Work to be completed -
Copy the text of each entry below, putting "lens" in place of every "lenses" and leaving everything else unchanged. Leave the pictures out.

Extracted entries -
⁂
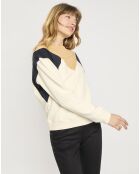 Sweat 100% Coton Bio Color block multicolore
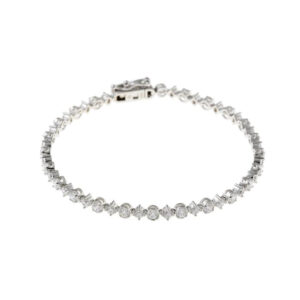 Pulsera elegante de plata – Santacreu Store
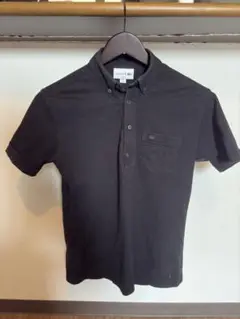 LACOSTE ブラック ポロシャツ US XS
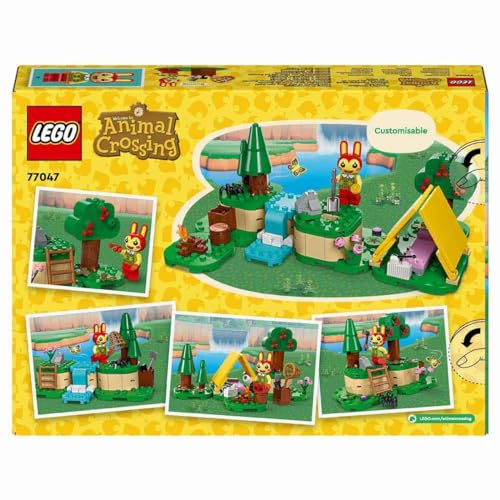 Image of LEGO Clara Animal Crossing Outdoor Activities Creative Building Toy for Kids, Tent, Rabbit Figurine Video Game Toy Birthday Gift Idea for Boys and Girls Age 6+ 77047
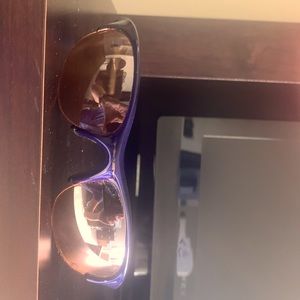 2002 vintage Oakleys.Blue frame.Mirrored lenses plus extra set lenses.Case, box,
⁂
The answer -
 Sweat 100% Coton Bio Color block multicolore
 Pulsera elegante de plata – Santacreu Store
 LACOSTE ブラック ポロシャツ US XS
 Image of LEGO Clara Animal Crossing Outdoor Activities Creative Building Toy for Kids, Tent, Rabbit Figurine Video Game Toy Birthday Gift Idea for Boys and Girls Age 6+ 77047
 2002 vintage Oakleys.Blue frame.Mirrored lens plus extra set lens.Case, box,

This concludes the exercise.